O’Keeffe’s Black Iris VI

OKeeffe_Black Iris VI

Georgia O’Keeffe, Black Iris VI, 1936. Oil on canvas, 36 x 24 in. Paul G. Allen Family Collection. © 2015 Georgia O’Keeffe Museum / Artists Rights Society (ARS), New York

When we think of landscapes, we often think of sweeping scenes of open fields or sun-drenched canyons. But Georgia O’Keeffe’s Black Iris VI, like many other works on view in Seeing Nature: Landscape Masterworks from the Paul G. Allen Family Collection, approaches nature from a different point of view. This work zooms squarely in on the center of a single open flower.

In the summer of 1936, O’Keeffe was back in her beloved New Mexico, feeling a resurgence of spirit and enjoying her first sustained painting since suffering a nervous breakdown three years earlier.
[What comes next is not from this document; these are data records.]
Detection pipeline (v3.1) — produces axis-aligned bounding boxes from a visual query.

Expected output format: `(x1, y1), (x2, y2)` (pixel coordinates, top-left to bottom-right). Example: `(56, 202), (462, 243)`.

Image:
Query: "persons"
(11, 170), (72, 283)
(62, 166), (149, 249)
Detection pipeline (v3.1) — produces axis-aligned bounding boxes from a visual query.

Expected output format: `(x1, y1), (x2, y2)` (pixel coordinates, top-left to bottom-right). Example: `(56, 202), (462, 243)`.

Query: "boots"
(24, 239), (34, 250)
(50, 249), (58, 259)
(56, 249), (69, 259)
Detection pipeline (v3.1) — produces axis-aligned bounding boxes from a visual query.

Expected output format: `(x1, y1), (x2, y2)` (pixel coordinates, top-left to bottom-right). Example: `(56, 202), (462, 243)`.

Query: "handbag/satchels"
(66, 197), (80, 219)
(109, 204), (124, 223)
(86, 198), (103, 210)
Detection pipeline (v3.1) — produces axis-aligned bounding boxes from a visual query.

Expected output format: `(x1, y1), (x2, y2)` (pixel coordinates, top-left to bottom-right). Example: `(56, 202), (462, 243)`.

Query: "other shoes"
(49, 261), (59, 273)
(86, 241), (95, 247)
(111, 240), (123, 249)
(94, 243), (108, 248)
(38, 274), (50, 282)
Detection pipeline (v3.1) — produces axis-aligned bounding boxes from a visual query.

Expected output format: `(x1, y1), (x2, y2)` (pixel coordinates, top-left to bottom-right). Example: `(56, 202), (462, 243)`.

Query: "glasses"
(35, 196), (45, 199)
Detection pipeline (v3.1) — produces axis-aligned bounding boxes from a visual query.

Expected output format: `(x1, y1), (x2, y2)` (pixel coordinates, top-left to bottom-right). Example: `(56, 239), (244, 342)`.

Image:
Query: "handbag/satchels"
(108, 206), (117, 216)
It is a mystery just why the iris appeared among the subjects she painted at Ghost Ranch, outside Santa Fe, though the sculptural petals of this elongated blossom are not unlike the bleached bones she collected. The flower’s black center even appears like the eye sockets of a cow’s skull. Like the skull, the iris has a spiritual presence and is a vessel holding the secret of life and the mystery of death.